# distance and direciton

Let try to opt for distance and direction with

$L1loss(y_1-y_0, y_{true})$

where $y_1=model(x_1)$

So I'm optimising for the hidden states to be the correct distance and direcioton away. It's like the margin raning loss.


links:
- [loading](https://github.com/deep-diver/LLM-As-Chatbot/blob/main/models/alpaca.py)
- [dict](https://github.com/deep-diver/LLM-As-Chatbot/blob/c79e855a492a968b54bac223e66dc9db448d6eba/model_cards.json#L143)
- [prompt_format](https://github.com/deep-diver/PingPong/blob/main/src/pingpong/alpaca.py)

In [1]:

import numpy as np
import pandas as pd
from matplotlib import pyplot as plt
plt.style.use('ggplot')

from typing import Optional, List, Dict, Union

import torch
import torch.nn as nn
import torch.nn.functional as F
from torch import Tensor
from torch import optim
from torch.utils.data import random_split, DataLoader, TensorDataset

from pathlib import Path

import transformers

import lightning.pytorch as pl
# from dataclasses import dataclass

from sklearn.linear_model import LogisticRegression
from sklearn.metrics import f1_score, roc_auc_score, accuracy_score
from sklearn.preprocessing import RobustScaler

from tqdm.auto import tqdm
import os

from loguru import logger
logger.add(os.sys.stderr, format="{time} {level} {message}", level="INFO")

transformers.__version__

'4.30.1'

# Dataset

In [2]:
from datasets import load_from_disk, concatenate_datasets
fs = [
    './.ds/model-starchat-beta_ds-amazon-polarity_format-guard-prompt_N23_3shots_088fb8'
]

# './.ds/HuggingFaceH4starchat_beta-None-N_8000-ns_3-mc_0.2-2ffc1e'
ds1 = concatenate_datasets([load_from_disk(f) for f in fs])
ds1

In [3]:
from src.datasets.load import ds2df

## Filter

In [4]:
# lets select only the ones where
df = ds2df(ds1)
df

In [5]:


# just select the question where the model knows the answer. 
d = df.query('version=="truth"').set_index("index")
# these are the ones where it got it right when asked to tell the truth
known_indices = d[d.llm_ans==d.true_answer].index

# convert to row numbers, and use datasets to select
known_rows = df['index'].isin(known_indices)
known_rows_i = df[known_rows].index

# also restrict it to significant permutations.

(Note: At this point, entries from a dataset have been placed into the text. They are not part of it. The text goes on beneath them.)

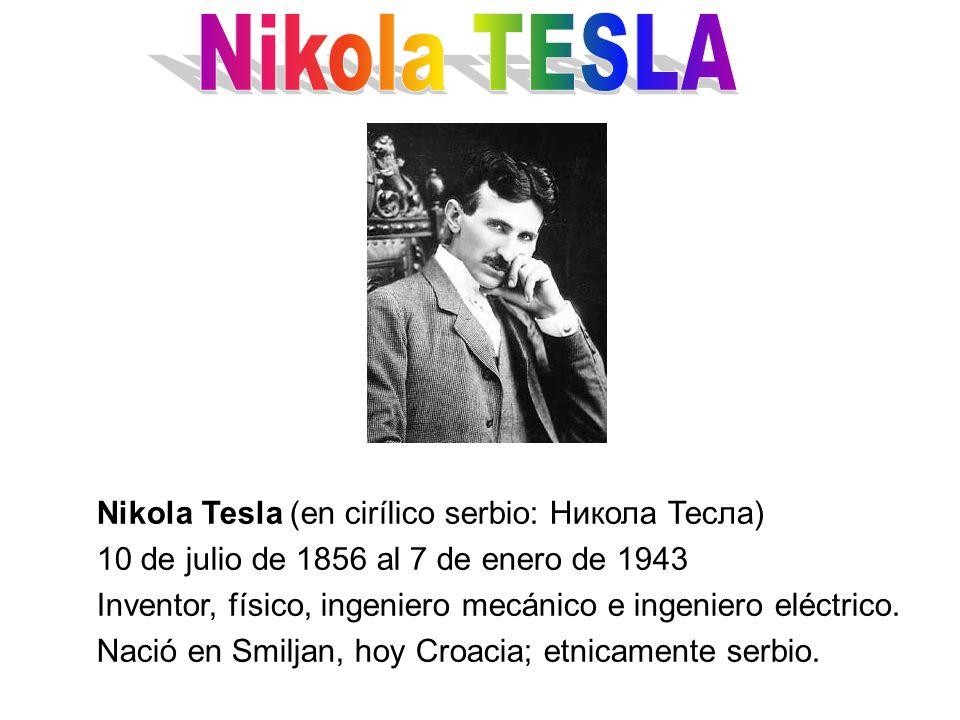 Nikola TESLA Nikola Tesla (en cirílico serbio: Никола Тесла)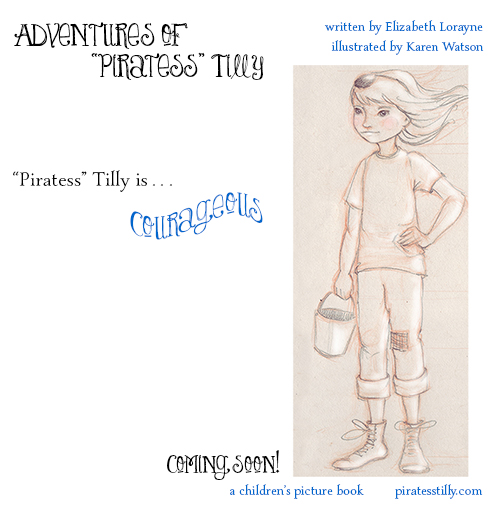 "Adventures of ""Piratess"" Tilly coming soon picture book, courageous meme"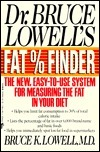 Dr. Bruce Lowells Fat Finder  by  Bruce K. Lowell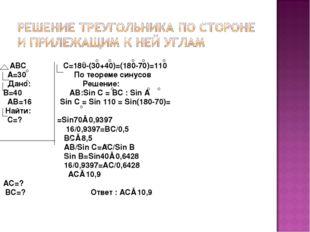 ABС С=180-(30+40)=(180-70)=110 A=30 По теореме синусов Дано: Решение: B=40 A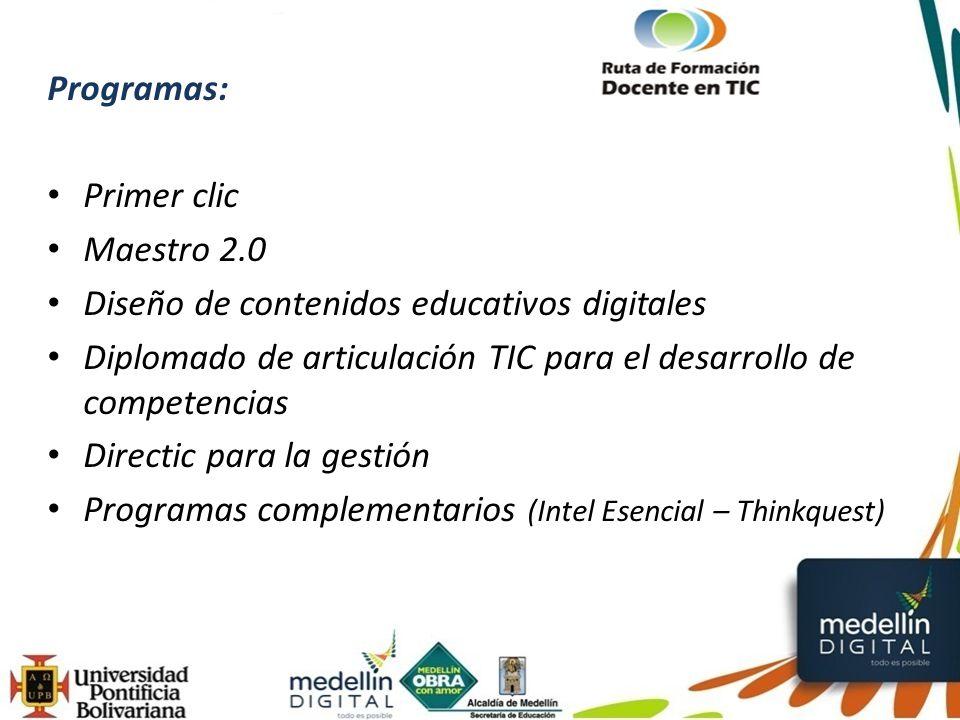 Programas: Primer clic Maestro 2.0 Diseño de contenidos educativos digitales Diplomado de articulación TIC para el desarrollo de competencias Directic para la gestión Programas complementarios (Intel Esencial – Thinkquest)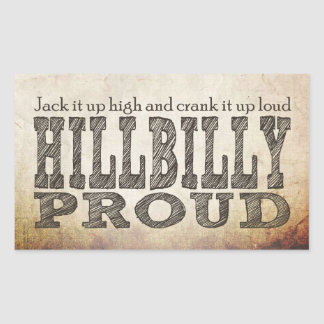Hillbilly Proud Rectangular Sticker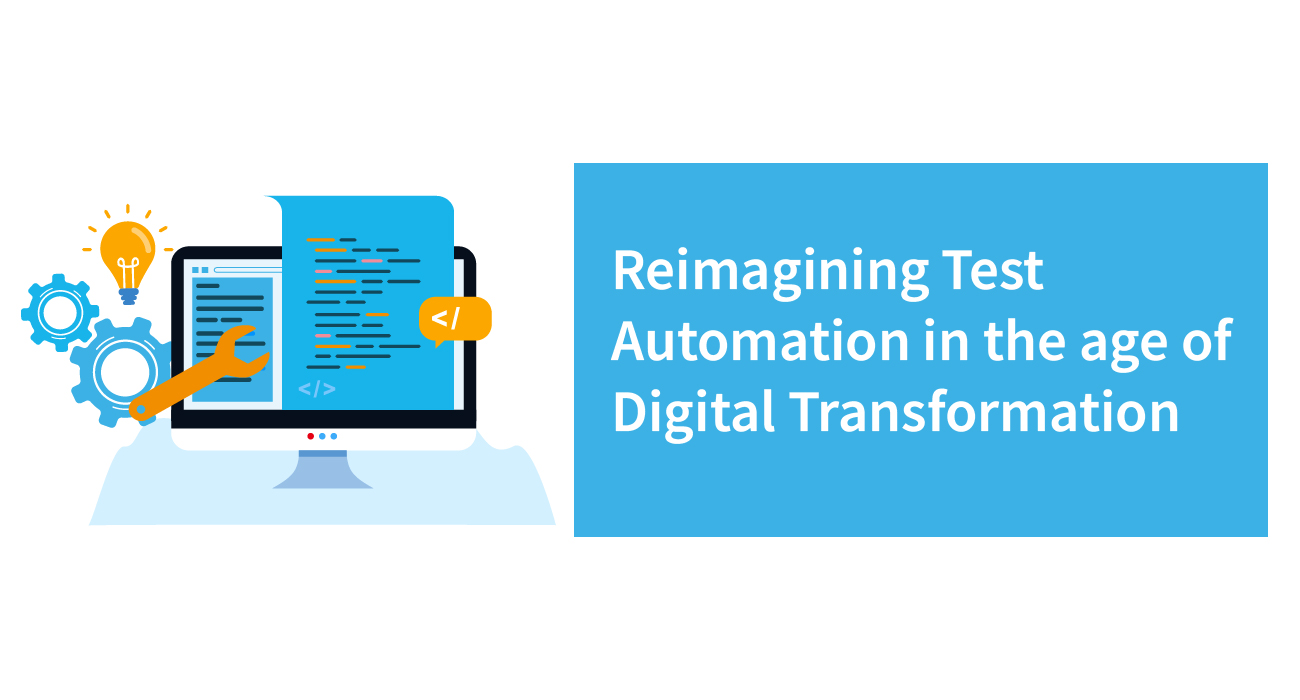 Reimagining Test Automation in the age of Digital Transformation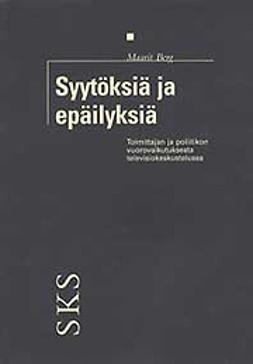 Berg, Maarit - Syytöksiä ja epäilyksiä , ebook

That is monte carlo dropout pairs, where the answer changes by more than X%
m = np.abs(df.ans1-df.ans2)>0.10
significant_rows = m[m].index

allowed_rows_i = set(known_rows_i).intersection(significant_rows)
ds = ds1.select(allowed_rows_i)
ds

## Transform: Normalize by activation

In [6]:
# N = 1000
# small_ds = ds.select(range(N))
# b = N
# hs1 = small_ds['hs1'].reshape((b, -1))

# scaler = RobustScaler()
# hs2 = scaler.fit_transform(hs1)

# def normalize_hs(hs1, hs2):
#     b = len(hs1)
#     hs1 = scaler.transform(hs1.reshape((b, -1)))
#     hs2 = scaler.transform(hs2.reshape((b, -1)))
#     return {'hs1':hs1, 'hs2': hs2}

# # # Plot
# # plt.hist(hs1.flatten(), bins=155, range=[-5, 5], label='before', histtype='step')
# # plt.hist(hs2.flatten(), bins=155, range=[-5, 5], label='after', histtype='step')
# # plt.legend()
# # plt.show()

# # # Test
# # small_dataset = ds.select(range(4))
# # small_dataset.map(normalize_hs, batched=True, batch_size=2, input_columns=['hs1', 'hs2'])

# # run
# ds = ds.map(normalize_hs, batched=True, input_columns=['hs1', 'hs2'])
# ds

## Lightning DataModule

In [7]:
df = ds2df(ds)
df.head(4)

What are we detecting? If the right example of the pair is more deceptive.

Now it's only deceptive if
- it was asked to lie
- it knows the truth
- it gave the wrong answer (around 10% of the time)( it's hard to get these models to lie by encouragement rather than instruction)


In [8]:
from src.helpers import switch2bool, bool2switch
from src.datasets.dm import imdbHSDataModule

In [9]:
batch_size = 128
# test and cache
dm = imdbHSDataModule(ds, batch_size=batch_size)
dm.setup('train')

dl_val = dm.val_dataloader()
dl_train = dm.train_dataloader()


In [10]:
b = next(iter(dl_train))
x0, x1, y = b
x0.shape

# Data prep

We do two inferences on the same inputs. Since we have dropout enabled, even during inference, we get two slightly different hidden states `hs1` and `hs2`, and two slightly different probabilities for our yes and no output tokens `p1` `p2`. We also have the true answer `t`

So there are a few ways we can set up the problem. 

We can vary x:
- `model(hs1)-model(hs2)=y`
- `model(hs1-hs2)==y`

And we can try differen't y's:
- direction with a ranked loss. This could be unsupervised.
- magnitude with a regression loss
- vector (direction and magnitude) with a regression loss

# QC: Linear supervised probes


Let's verify that the model's representations are good

Before trying CCS, let's make sure there exists a direction that classifies examples as true vs false with high accuracy; if supervised logistic regression accuracy is bad, there's no hope of unsupervised CCS doing well.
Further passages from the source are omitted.